#### ASSIGNED TASK:
Could you return the passage about popular elements in two Sperner families, word for word and in full?
[STUDY TEXT Boundary: Start]
The union of the sets in $\mathcal{T}$ cover all of $[n]$, and likewise for $\mathcal{S}$, and $|\mathcal{T}| + |\mathcal{S}| \leq \mathrm{poly}(n)$. Furthermore, both $\mathcal{T}$ and $\mathcal{S}$ are Sperner families: no $T_i$ is a subset of another $T_j$, and no $S_i$ is a subset of another $S_j$.

Let us say that an element $k\in [n]$ is $\delta$-popular in $\mathcal{T}$ (resp. $\mathcal{S}$) if $k$ occurs in at least a $\delta$-fraction of the sets in $\mathcal{T}$ (resp. $\mathcal{S}$). The properties (1) and (2) above imply that every $T_i\in \mathcal{T}$ contains an element is $(1/t)$-popular in $\mathcal{S}$, and every $S_j\in\mathcal{S}$ contains an element that is $(1/t)$-popular in $\mathcal{T}$. My question is the following:

Is there always an element $k \in [n]$ that is $(1/o(t))$-popular in either $\mathcal{T}$ or $\mathcal{S}$?
[STUDY TEXT Boundary: End]
[DATASET CONTENT Boundary: Start]
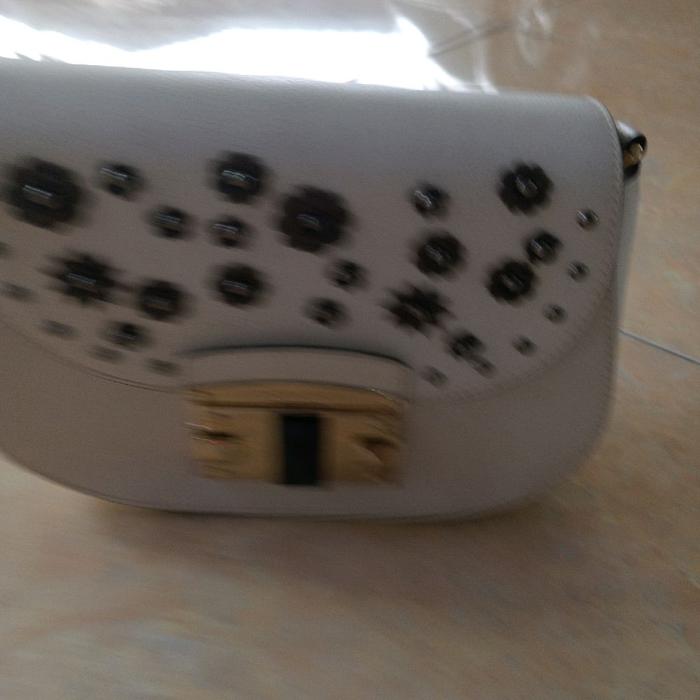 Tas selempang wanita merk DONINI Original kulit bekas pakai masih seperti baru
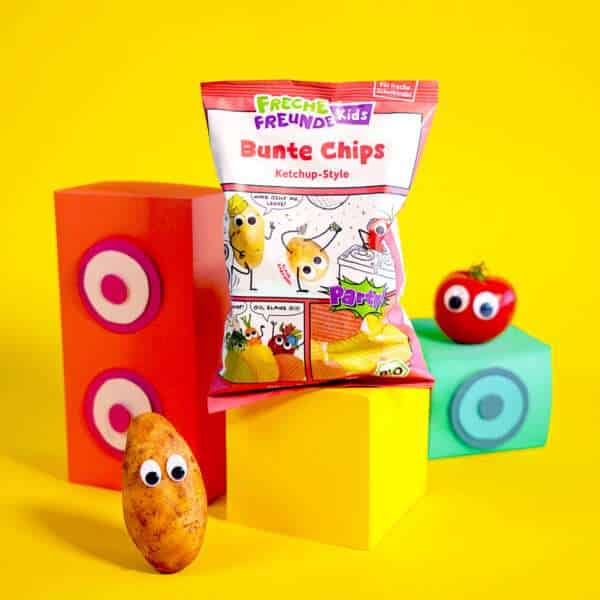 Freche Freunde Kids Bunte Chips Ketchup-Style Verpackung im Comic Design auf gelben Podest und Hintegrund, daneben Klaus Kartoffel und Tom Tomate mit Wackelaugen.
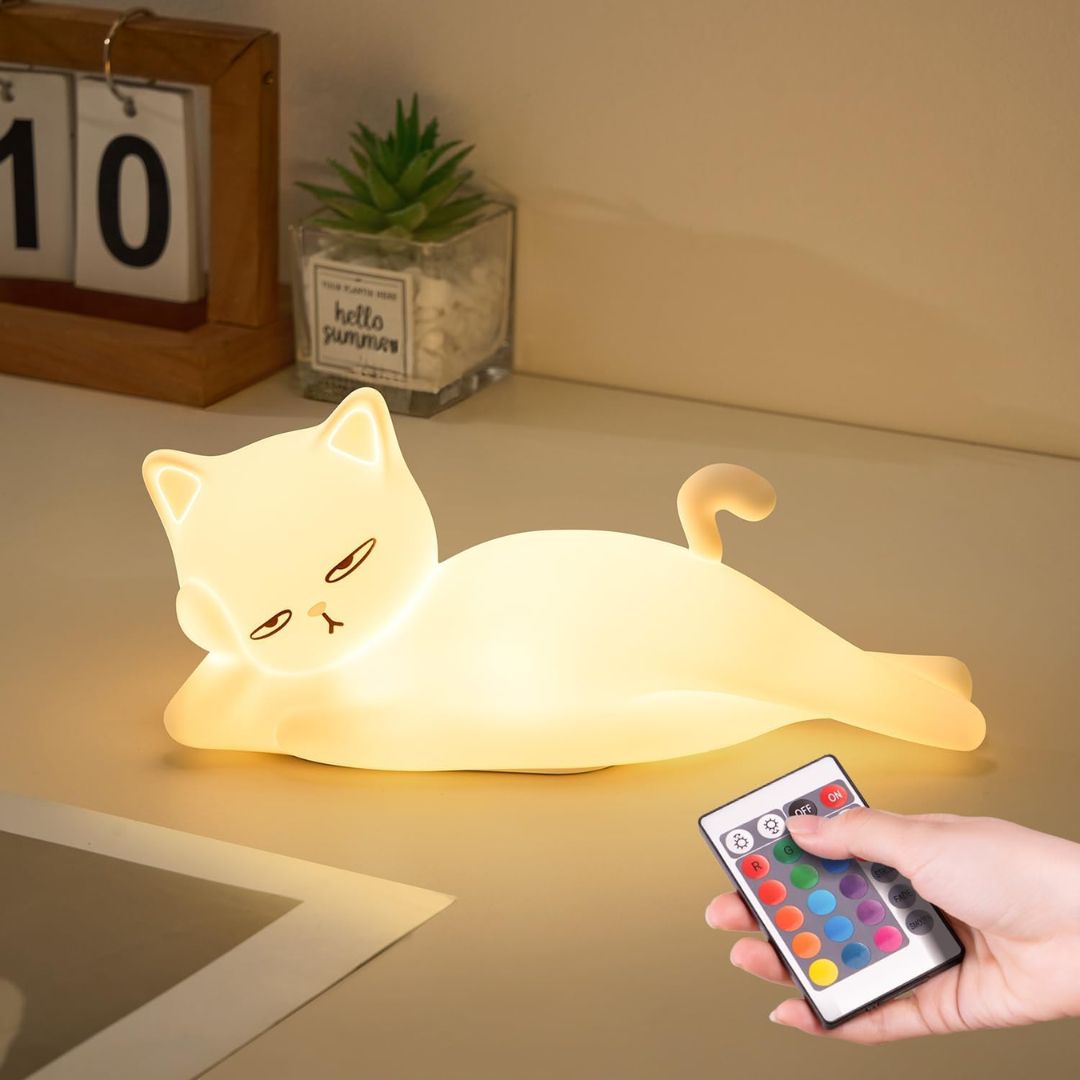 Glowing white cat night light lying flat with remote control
[DATASET CONTENT Boundary: End]
#### ANSWER:
The union of the sets in $\mathcal{T}$ cover all of $[n]$, and likewise for $\mathcal{S}$, and $|\mathcal{T}| + |\mathcal{S}| \leq \mathrm{poly}(n)$. Furthermore, both $\mathcal{T}$ and $\mathcal{S}$ are Sperner families: no $T_i$ is a subset of another $T_j$, and no $S_i$ is a subset of another $S_j$.

Let us say that an element $k\in [n]$ is $\delta$-popular in $\mathcal{T}$ (resp. $\mathcal{S}$) if $k$ occurs in at least a $\delta$-fraction of the sets in $\mathcal{T}$ (resp. $\mathcal{S}$). The properties (1) and (2) above imply that every $T_i\in \mathcal{T}$ contains an element is $(1/t)$-popular in $\mathcal{S}$, and every $S_j\in\mathcal{S}$ contains an element that is $(1/t)$-popular in $\mathcal{T}$. My question is the following:

Is there always an element $k \in [n]$ that is $(1/o(t))$-popular in either $\mathcal{T}$ or $\mathcal{S}$?